Bangladesh : Une TV islamique fermée et des étudiants traqués

Le gouvernement bangladais vient de bannir la chaîne islamique Peace TV de son pays. Selon les autorités, des propos du prêcheur de la chaîne auraient inspiré la prise d’otage terroriste de Dacca qui a fait 22 morts. Cette mesure fait suite à l’annonce de la traque des étudiants disparus.

(Photo Flickr/AshfaqM.) Le mémorial Raju sur le campus de l'Université de Bacca au Bangladesh. La sculpture est dédiée à la lutte antiterroriste et à la mémoire de l'activiste Moin Hossain Raju.
(Photo Flickr/AshfaqM.) Le mémorial Raju sur le campus de l’Université de Bacca au Bangladesh. La sculpture est dédiée à la lutte antiterroriste et à la mémoire de l’activiste Moin Hossain Raju.

Jeudi dernier, des islamistes présumés armés de machettes et de bombes se joignaient à un rassemblement de croyants célébrant la fin du ramadan, dans le nord du pays, tuant trois d’entre eux. Quelques jours auparavant, le restaurant Holey Artisan Bakery, situé dans le quartier huppé de Gulshan dans la capitale du Bangladesh Dacca, était le théâtre d’une prise d’otage meurtrière. Au total, ces deux attaques ont fait 25 morts.

Il est apparu au cours des derniers jours que plusieurs des islamisés présumés ayant pris part aux attaques suivaient les prêches de Zakir Naik’s, propriétaire et prédicateur de la chaîne Peace TV basée à Bombay, en Inde. Le dirigeant de 50 ans a nié les allégations émises à son égard précisant : « J’ai parlé avec le gouvernement du Bangladesh. Ils m’ont dit qu’ils ne croyaient pas que j’ai inspiré ces terroristes bangladais à tuer des personnes innocentes. », rapporte la BBC.

Cela n’a toutefois pas empêché le ministre de l’Industrie bangladais, Amir Hossain Amu, d’interdire la diffusion de la chaîne : « Il [Naik] a des connexions avec Lashkar-e-Taiba (ndlr, un mouvement islamiste pakistanais armé, placé sur la liste officielle des organisations terroristes) ainsi que d’autres organisations du Pakistan… Pour ces raisons, des pays tels que la Malaisie, l’Indonésie ou les États-Unis ont déclaré la chaîne illégale.

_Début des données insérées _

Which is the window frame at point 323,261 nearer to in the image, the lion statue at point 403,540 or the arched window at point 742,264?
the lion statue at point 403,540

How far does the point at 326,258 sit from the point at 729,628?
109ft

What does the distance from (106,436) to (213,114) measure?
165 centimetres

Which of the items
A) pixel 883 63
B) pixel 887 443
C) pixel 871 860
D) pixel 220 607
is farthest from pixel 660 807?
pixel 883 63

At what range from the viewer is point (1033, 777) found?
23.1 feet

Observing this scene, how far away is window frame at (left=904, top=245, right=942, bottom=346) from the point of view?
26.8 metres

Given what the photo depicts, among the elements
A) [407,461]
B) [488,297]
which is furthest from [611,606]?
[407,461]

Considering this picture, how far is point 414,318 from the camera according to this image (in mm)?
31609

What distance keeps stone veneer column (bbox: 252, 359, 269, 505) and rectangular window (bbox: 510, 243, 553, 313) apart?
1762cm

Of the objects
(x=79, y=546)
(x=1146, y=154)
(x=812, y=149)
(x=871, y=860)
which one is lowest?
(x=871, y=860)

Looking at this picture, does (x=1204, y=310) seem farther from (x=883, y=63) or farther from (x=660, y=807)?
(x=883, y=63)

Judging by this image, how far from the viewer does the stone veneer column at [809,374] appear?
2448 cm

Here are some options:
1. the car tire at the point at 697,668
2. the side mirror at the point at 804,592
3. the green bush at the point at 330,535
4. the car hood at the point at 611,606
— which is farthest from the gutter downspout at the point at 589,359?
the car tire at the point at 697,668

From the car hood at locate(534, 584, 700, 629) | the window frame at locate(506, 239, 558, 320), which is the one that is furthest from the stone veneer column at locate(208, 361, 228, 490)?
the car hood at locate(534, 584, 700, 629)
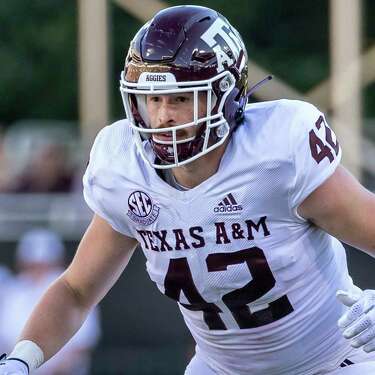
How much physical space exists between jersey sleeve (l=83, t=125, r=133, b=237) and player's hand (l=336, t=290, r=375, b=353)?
695mm

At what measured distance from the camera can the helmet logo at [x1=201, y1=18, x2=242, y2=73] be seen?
11.1 feet

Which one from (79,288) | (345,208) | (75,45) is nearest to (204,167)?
(345,208)

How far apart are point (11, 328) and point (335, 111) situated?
3.16m

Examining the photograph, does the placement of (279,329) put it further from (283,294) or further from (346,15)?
(346,15)

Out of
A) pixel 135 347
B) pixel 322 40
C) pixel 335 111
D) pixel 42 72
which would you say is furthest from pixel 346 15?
pixel 42 72

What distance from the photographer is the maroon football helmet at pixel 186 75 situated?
3.33 metres

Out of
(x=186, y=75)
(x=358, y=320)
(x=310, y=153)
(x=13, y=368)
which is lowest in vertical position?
(x=13, y=368)

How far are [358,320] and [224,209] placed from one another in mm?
476

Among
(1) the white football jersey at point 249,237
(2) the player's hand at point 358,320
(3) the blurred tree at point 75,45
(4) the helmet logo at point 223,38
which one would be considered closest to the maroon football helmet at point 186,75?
(4) the helmet logo at point 223,38

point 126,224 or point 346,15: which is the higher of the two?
point 126,224

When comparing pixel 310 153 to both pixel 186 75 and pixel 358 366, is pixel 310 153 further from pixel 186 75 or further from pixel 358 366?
pixel 358 366

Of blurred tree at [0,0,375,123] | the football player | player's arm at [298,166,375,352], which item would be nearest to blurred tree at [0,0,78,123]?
blurred tree at [0,0,375,123]

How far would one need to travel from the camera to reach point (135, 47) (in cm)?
344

Je sais que l’Inde va aussi la bannir, nous avons donc décidé qu’elle devait être interdite. », des propos rapportés par le Times of India.

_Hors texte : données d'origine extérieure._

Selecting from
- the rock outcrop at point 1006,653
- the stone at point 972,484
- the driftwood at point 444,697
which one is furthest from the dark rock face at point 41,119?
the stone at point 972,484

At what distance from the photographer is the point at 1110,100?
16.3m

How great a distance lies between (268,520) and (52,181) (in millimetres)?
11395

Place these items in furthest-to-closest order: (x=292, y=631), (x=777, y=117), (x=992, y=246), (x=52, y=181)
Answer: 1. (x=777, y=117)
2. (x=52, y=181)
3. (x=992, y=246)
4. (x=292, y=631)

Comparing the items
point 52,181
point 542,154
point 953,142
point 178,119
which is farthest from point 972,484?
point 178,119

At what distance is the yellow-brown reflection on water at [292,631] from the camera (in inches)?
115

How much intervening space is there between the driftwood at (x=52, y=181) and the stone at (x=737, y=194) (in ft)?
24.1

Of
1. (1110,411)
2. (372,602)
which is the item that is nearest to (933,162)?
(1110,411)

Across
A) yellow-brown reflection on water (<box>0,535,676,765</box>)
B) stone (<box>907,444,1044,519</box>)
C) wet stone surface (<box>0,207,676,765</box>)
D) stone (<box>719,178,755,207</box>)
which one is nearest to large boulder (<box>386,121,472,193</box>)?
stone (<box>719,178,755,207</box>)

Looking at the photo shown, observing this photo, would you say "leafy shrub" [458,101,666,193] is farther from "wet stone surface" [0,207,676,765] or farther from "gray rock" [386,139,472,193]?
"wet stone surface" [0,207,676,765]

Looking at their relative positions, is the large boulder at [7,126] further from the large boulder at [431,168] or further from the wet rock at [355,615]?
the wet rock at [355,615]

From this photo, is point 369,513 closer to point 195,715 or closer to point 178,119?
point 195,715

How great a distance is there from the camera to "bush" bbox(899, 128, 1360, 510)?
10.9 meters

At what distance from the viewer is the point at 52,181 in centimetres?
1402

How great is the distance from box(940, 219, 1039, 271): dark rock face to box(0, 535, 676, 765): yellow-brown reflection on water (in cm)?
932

Cette interdiction vient s’ajouter à un nombre de mesures antiterroristes dévoilées ce weekend par le Bangladesh, afin de lutter contre la recrudescence des attaques menées par l’État-Islamique et Al-Qaida sur son territoire depuis début janvier.

Dimanche, le gouvernement a également demandé aux écoles, collèges et universités du pays de signaler les absences d’élèves lorsque celles-ci dépassent dix jours. L’idée selon laquelle les terroristes bangladais sont uniquement issus de milieux pauvres et se sont radicalisés dans des médersas – école coranique – est aujourd’hui dépassée pour le gouvernement du Bangladesh, rapporte la RTBF.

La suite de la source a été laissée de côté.